Muizzu a qualifié l'Inde de "partenaire de valeur", a exprimé sa gratitude au gouvernement indien pour avoir proposé un plan de sauvetage pour aider à éviter une crise de la dette, et a félicité l'Inde en tant que "première intervenante" qui a "soutenu les Maldives lors de nos périodes de besoin". La stabilisation et la normalisation des relations avec les Maldives, un voisin et partenaire maritime important, est une réussite tangible des politiques "Neighbourhood First" et "Sagar" de l'Inde. 

Les relations spéciales avec le Bhoutan ont été dûment prises en compte lors de la visite du Premier ministre Modi en mars 2024 et des visites du roi et du Premier ministre bhoutanais en Inde en décembre et mars 2024 respectivement.

Les relations avec l'ASEAN ont été renforcées par les visites du Premier ministre Modi au Laos pour le sommet de l'Asie de l'Est, au Brunei et à Singapour, ainsi que par les visites des Premiers ministres de Malaisie et du Vietnam.

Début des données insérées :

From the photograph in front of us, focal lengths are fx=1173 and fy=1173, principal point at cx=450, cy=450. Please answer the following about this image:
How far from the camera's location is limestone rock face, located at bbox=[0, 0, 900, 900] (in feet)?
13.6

L'Asie de l'Ouest a continué d'être un centre d'attention avec les visites du Premier ministre Modi aux Émirats Arabes Unis et au Qatar en février 2024, et de Crown Prince d'Abou Dabi en Inde en septembre 2024.  

Quelques rivages lointains
La visite du Premier ministre Modi en Guyane et ses rencontres avec les dirigeants des Caraïbes ont donné un élan significatif à nos liens avec une région lointaine mais importante. 

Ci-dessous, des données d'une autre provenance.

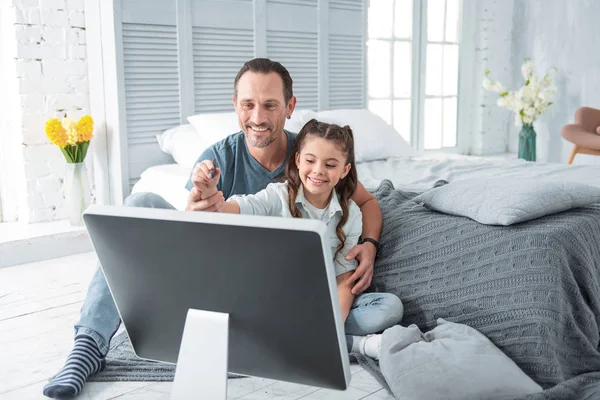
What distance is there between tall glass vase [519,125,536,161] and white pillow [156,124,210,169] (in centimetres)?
266

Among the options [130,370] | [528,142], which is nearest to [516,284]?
[130,370]

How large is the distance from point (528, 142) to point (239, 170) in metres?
3.37

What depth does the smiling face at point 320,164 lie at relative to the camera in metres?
1.80

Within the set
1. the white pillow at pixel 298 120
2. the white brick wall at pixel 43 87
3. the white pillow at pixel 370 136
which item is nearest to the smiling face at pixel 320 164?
the white pillow at pixel 298 120

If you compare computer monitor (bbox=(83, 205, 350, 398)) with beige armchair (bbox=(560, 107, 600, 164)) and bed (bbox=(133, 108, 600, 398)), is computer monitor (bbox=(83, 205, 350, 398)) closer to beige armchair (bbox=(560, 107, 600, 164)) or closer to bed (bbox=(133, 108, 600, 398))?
bed (bbox=(133, 108, 600, 398))

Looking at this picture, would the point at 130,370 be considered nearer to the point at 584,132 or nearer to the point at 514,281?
the point at 514,281

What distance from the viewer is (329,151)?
5.90 feet

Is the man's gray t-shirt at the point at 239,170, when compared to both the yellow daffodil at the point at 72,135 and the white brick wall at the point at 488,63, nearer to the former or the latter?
the yellow daffodil at the point at 72,135

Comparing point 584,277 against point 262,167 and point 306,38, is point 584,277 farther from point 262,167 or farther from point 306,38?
point 306,38

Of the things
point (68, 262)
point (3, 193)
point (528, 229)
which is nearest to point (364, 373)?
point (528, 229)

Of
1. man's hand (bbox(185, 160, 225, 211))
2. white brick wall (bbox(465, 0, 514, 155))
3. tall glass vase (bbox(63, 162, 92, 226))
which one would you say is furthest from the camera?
white brick wall (bbox(465, 0, 514, 155))

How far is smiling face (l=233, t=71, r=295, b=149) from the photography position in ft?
6.13

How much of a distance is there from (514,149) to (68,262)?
4343 mm

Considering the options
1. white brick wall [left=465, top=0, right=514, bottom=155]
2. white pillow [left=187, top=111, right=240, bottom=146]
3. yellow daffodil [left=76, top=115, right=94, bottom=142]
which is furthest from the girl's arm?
white brick wall [left=465, top=0, right=514, bottom=155]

Les relations de l'Inde avec l'Europe ont nettement augmenté avec les visites du Premier ministre Modi en Italie (pour le sommet du G7), en Pologne et en Autriche, et les visites du président français Emmanuel Macron (en tant qu'invité d'honneur à la fête de la République indienne le 26 janvier 2024), du chancelier allemand Olaf Scholz, du Premier ministre espagnol Pedro Sanchez et du Premier ministre grec Kyriakos Mitsotakis en Inde. 

Les hoquets
Le premier hoquet est apparu lorsque le Premier ministre canadien Justin Trudeau a fait de graves allégations sans fondement contre l'Inde pour son implication dans l'assassinat d'un terroriste khalistani canadien. L'Inde a fermement réfuté ces accusations, a retiré son haut-commissaire et cinq autres diplomates de son haut-commissariat à Ottawa et a expulsé le haut-commissaire par intérim canadien et cinq autres diplomates. Les relations entre les deux pays sont au plus bas niveau jamais atteint. 

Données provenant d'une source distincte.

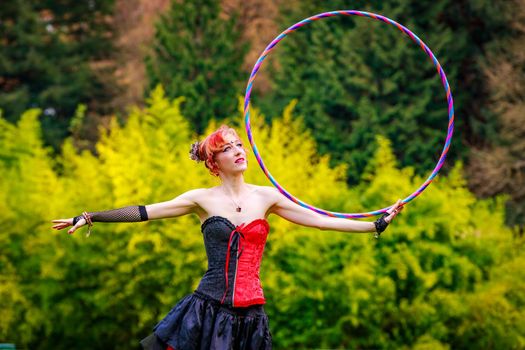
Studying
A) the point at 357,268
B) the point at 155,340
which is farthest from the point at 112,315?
the point at 155,340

Le deuxième obstacle a été le coup d'État au Bangladesh le 5 août 2024, qui a entraîné la fuite de la Première ministre Sheikh Hasina de Dhaka vers l'Inde face aux violentes manifestations étudiantes. Suite à l'éviction de Hasina, une série d'attaques communautaires se sont produites, ciblant particulièrement les hindous au Bangladesh. Le chef du gouvernement intérimaire du Bangladesh, Mohamed Yunus, et ses officiels maintiennent que les rapports des médias sur la persécution des minorités sont grandement exagérés. Cela a encore encouragé les auteurs à continuer leurs actions violentes en toute impunité. 

Lors de sa visite au Bangladesh le 9 décembre 2024, le secrétaire aux affaires étrangères Vikram Misri a informé tous ses interlocuteurs "que l'Inde désire une relation positive, constructive et mutuellement bénéfique avec le Bangladesh". L'Inde a jusqu'à présent suivi une approche calibrée. Il est à espérer que le Bangladesh travaillera bientôt à restaurer les relations avec l'Inde qui ont beaucoup souffert depuis août 2024.

Conclusion
Dans cette période de turbulence, l'Inde a continué à mener une politique étrangère confiante et a atteint le monde pour s'engager avec l'Amérique, gérer la Chine, cultiver l'Europe, rassurer la Russie, faire appel au Japon, attirer les voisins, étendre le voisinage et élargir les bassins traditionnels de soutien. L'engagement de l'Inde à partager ses capacités avec le monde, en particulier avec les pays partenaires du Sud global, a amplifié son rôle de "Vishwa Bandhu" en 2024.

***L'auteur est un membre distingué du Centre Ananta Aspen ; il a été ambassadeur de l'Inde au Kazakhstan, en Suède et en Lettonie ; les opinions exprimées ici sont les siennes.